— Start GIVEN INFORMATION —
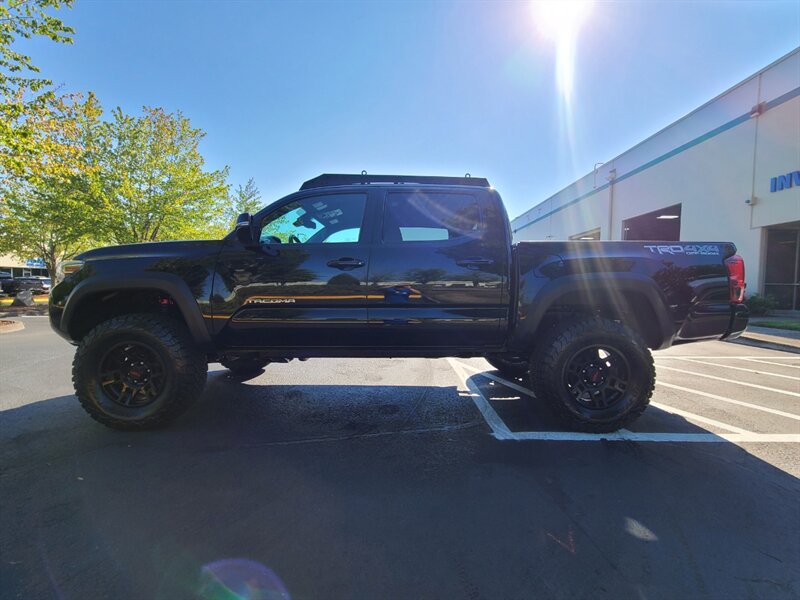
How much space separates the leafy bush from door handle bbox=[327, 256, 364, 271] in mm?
16597

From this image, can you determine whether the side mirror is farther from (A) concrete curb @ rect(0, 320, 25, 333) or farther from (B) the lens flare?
(A) concrete curb @ rect(0, 320, 25, 333)

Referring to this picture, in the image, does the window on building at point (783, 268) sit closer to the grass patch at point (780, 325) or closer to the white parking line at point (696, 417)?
the grass patch at point (780, 325)

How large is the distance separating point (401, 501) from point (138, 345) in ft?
8.69

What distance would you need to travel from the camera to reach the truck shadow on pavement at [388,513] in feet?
6.35

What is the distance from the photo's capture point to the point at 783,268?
15172 millimetres

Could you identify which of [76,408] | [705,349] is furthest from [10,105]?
[705,349]

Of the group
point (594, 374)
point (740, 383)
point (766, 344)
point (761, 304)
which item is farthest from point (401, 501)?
point (761, 304)

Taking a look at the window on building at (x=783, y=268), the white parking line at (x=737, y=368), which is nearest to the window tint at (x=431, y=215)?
the white parking line at (x=737, y=368)

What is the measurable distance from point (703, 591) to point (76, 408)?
525 centimetres

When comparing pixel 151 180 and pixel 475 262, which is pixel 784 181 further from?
pixel 151 180

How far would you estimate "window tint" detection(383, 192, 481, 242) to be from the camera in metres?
3.79

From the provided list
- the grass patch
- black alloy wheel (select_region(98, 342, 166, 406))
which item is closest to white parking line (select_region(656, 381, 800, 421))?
black alloy wheel (select_region(98, 342, 166, 406))

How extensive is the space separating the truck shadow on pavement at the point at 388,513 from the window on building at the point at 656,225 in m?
20.7

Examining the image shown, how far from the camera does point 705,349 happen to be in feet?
— End GIVEN INFORMATION —
§ TASK PROMPT: Repeat exactly, and only, the lines from the line with "How far would" through the end of the listing above, both ends included.

§ EXERCISE OUTPUT:
How far would you estimate "window tint" detection(383, 192, 481, 242) to be from the camera in metres?
3.79

From the provided list
- the grass patch
- black alloy wheel (select_region(98, 342, 166, 406))
which item is closest to white parking line (select_region(656, 381, 800, 421))?
black alloy wheel (select_region(98, 342, 166, 406))

How extensive is the space separating the truck shadow on pavement at the point at 388,513 from the window on building at the point at 656,225 in m?
20.7

Examining the image shown, how far from the camera does point 705,349 happen to be in feet?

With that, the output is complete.